If Nickelback is the low-hanging fruit of online mockery, then Insane Clown Posse is the long-forgotten peach that fell from the tree and has been rotting for so long that not even the newly produced mold spores want anything to do with it.
What is it about ICP and their fans that attracts so much ridicule, anyhow? If Shaggy 2 Dope never wore clown makeup or decided to craft such a specific brand, some would be comparing his music with that of many West Coast rappers. Ice Cube, Cypress Hill and The Pharcyde have played ICP’s Gathering of the Juggalos festival, as have other artists with street cred, such as George Clinton, Danny Brown, Chuck D and Method Man. Despite that, people still gawk at Juggalos with the musical hubris of someone who studied under Arnold Schoenberg.
Admittedly, my exasperation of this mockery helped motivate me into venturing out to 2513 Deep Ellum (what used to be The Door and the Gypsy Ballroom) on Wednesday night to see the ICP co-founder. As a music journalist, it is also a duty of mine to delve into the cultural underbellies, the nuances of which others have no clue, and to raise awareness of them so that you, the reader, can become more well-rounded in the arts. So I also came about this with the intention of being “an outsider looking in.”

List of tasks
1 > Render this sentence from the Insane Clown Posse article into Spanish: "What is it about ICP and their fans that attracts so much ridicule, anyhow?"
2 > Resume the Insane Clown Posse concert piece from the point where it stops, writing in the same first-person voice.
The lines that come after this text are separate material and have no connection to it.

Stored records
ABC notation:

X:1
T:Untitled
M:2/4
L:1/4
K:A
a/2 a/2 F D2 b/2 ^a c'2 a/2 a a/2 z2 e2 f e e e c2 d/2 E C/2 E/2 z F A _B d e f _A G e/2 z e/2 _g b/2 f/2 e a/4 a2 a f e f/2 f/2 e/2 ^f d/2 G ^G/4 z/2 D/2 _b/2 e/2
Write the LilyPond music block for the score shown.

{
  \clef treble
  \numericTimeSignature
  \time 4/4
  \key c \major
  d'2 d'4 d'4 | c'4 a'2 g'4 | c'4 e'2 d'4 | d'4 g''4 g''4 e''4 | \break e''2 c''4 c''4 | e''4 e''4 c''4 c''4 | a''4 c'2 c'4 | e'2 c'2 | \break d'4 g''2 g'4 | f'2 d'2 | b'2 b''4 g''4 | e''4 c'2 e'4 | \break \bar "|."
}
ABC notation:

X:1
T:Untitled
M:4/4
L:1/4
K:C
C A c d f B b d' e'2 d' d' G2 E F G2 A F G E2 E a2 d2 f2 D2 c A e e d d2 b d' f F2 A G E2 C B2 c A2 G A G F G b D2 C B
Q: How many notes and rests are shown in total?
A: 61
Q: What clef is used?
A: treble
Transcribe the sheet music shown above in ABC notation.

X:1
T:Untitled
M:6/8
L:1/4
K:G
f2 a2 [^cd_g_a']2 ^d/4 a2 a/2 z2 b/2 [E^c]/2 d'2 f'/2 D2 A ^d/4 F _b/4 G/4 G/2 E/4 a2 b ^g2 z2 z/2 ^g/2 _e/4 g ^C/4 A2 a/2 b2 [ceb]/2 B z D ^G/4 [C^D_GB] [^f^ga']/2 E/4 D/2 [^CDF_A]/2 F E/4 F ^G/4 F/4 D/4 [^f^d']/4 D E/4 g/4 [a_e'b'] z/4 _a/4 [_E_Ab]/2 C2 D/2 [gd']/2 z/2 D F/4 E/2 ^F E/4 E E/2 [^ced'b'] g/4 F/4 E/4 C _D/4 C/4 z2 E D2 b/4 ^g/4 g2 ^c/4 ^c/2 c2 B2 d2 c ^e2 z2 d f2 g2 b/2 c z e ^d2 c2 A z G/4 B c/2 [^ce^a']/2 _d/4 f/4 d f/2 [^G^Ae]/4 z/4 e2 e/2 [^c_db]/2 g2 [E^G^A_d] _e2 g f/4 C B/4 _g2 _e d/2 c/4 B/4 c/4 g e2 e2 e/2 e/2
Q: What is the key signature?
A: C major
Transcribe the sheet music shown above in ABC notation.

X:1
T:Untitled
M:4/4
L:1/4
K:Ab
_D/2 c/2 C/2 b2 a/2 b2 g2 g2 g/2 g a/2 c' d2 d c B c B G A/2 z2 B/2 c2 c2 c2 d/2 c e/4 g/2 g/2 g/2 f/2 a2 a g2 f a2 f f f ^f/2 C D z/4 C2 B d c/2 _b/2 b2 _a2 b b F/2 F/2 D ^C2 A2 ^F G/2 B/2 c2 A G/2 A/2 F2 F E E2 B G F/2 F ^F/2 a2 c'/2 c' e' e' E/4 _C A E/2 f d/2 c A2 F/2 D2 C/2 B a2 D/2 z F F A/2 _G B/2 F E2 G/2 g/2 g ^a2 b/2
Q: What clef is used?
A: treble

Task-by-task outputs
1 > Al fin y al cabo, ¿qué tienen ICP y sus fans que provoca tantas burlas?

2 >
And an outsider, I truly was. But I made no attempts at being covert – in Juggalo culture, a person’s first time around what they call “The Family” is a special initiation process, and they treated my experience last night as such. As I waited in line at the intersection of Main and Good Latimer, I made the acquaintance of about a dozen Juggalos, who were all too eager to introduce me to their subculture.
As doors opened, the inhibitions that compel human beings to cling for dear life to their place in a single-file line seemed to have less presence than usual. Complete strangers talked to one another as if they were friends since childhood, and during their conversations, their places in line began to morph.
But nobody cared. After all, Juggalos place a special emphasis on a sense of community, and for a beautiful moment in time, they treated me as one of their own.
Six people huddled over a grocery sack that contained three 20-ounce bottles of Faygo. With the security personnel just mere yards away, they treated the beverages like smuggled contraband. As their way of bidding me a warm welcome into their subculture, they offered me drinks from each bottle, which I obviously accepted. To my surprise, and despite Faygo’s reputation as a dirt-cheap beverage, they were actually rather tasty.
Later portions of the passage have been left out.